The Bill consolidated police powers, but also extended search and surveillance powers to non-enforcement agencies. The Commission expressed concern that this extension was unnecessary and that the powers granted were "disproportionately invasive".
As a general rule, minors under 14 are unable to consent to any type of search, however the Bill validates consent when a minor is operating a vehicle and there is nobody over 14 in the vehicle at the time. The age of 14 is used because that is the age when a child can legally be left alone without parental supervision. The Commission felt that it was unnecessary to lower the age to 14 in such circumstances. The Convention on the Rights of the Child specifies that a person is a child until they turn 18, and the Commission considered that this is the age of consent that should be used in all search situations.
This type of warrant is required when the search proposed by the enforcement agency may result in an invasion of a person's reasonable expectation of privacy. It is up to the agency to make the decision as to whether there might be an intrusion of a person's reasonable expectation of privacy, and the Commission considered that this may conflict with human rights values.

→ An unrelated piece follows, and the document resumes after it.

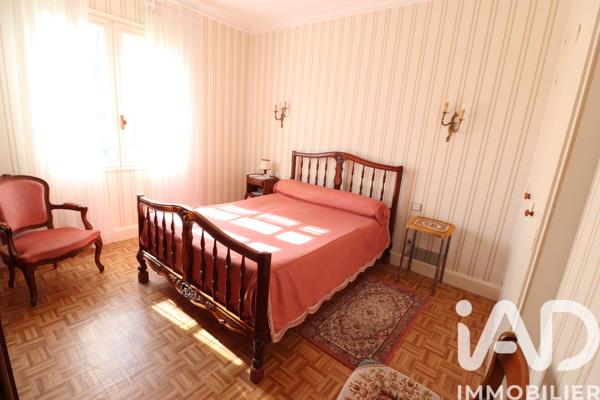 Maison à vendre 5 pièces 117 m² Montguyon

The Bill gives enforcement agencies a limited power of examination in reference to individual persons, as long as the agency has grounds to suspect a specific offence has been or will be committed, and that the person possesses relevant information. This would be contrary to the privilege against self-incrimination in many situations. The Commission wanted the definition of information limited to "assessments of complex documents for fraud purposes" to try and protect people from unjust self-incrimination.
Although freedom of expression must always be balanced against other competing public interests, it is an important feature in New Zealand's democracy. The provisions of the Bill conflict most with freedom of expression in relation to the press. Confidentiality of sources is a key journalistic principle, however the Bill warrants searches to determine those sources. The Commission considered that a presumption should be included in the legislation against journalists being subject to the search provisions. The Commission also recommended that a provision be added to the legislation which requires all agencies to act only in accordance with human rights values when exercising their search and surveillance powers. A purpose clause was included by the Justice and Electoral Committee to ensure that existing rights found in the New Zealand Bill of Rights Act 1990, the Privacy Act 1993 and the Evidence Act 2006 are all recognized. This inclusion in the final piece of legislation demonstrates the importance of human rights values "in the context of search and surveillance powers".

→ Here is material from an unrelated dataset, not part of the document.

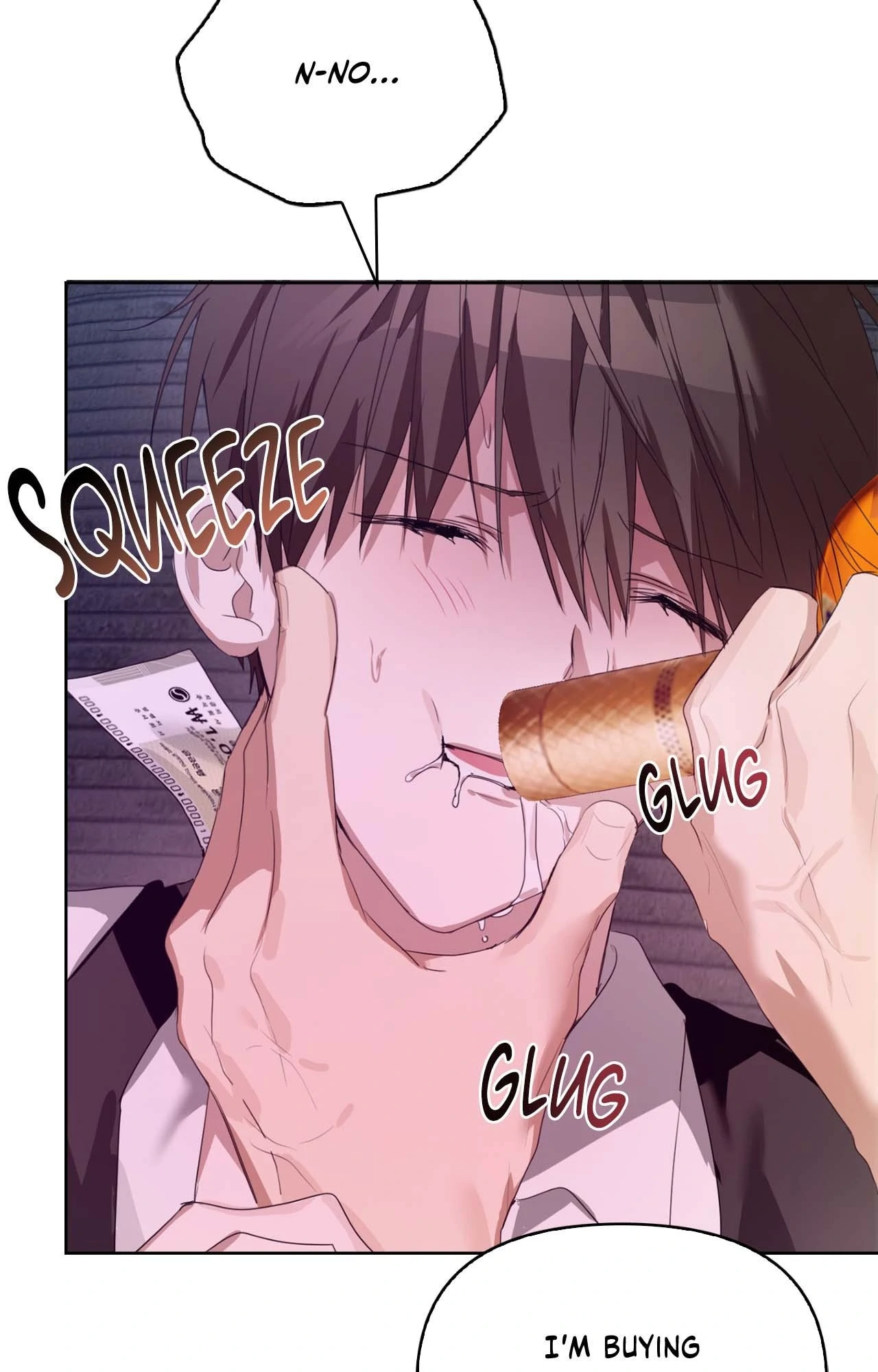 Rabbit Hole - Chapter 14 manhwa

In the statement issued by the Attorney-General regarding the Bill's consistency with the Bill of Rights Act, it was reported that the Act would not result in any rights violations.
The Bill narrowly passed through Parliament by 61 votes to 57, with all of the Opposition voting against, as well as the Māori Party. Case law is likely to determine the scope of the Act in the future, especially in conjunction with s21 of the Bill of Rights Act. Simon Collier wrote in a 2012 article that the Act "is a marked improvement on the previous law in the area of surveillance" and was necessary to properly safeguard rights. There are still varying views on the expansion of search and surveillance powers within this Act.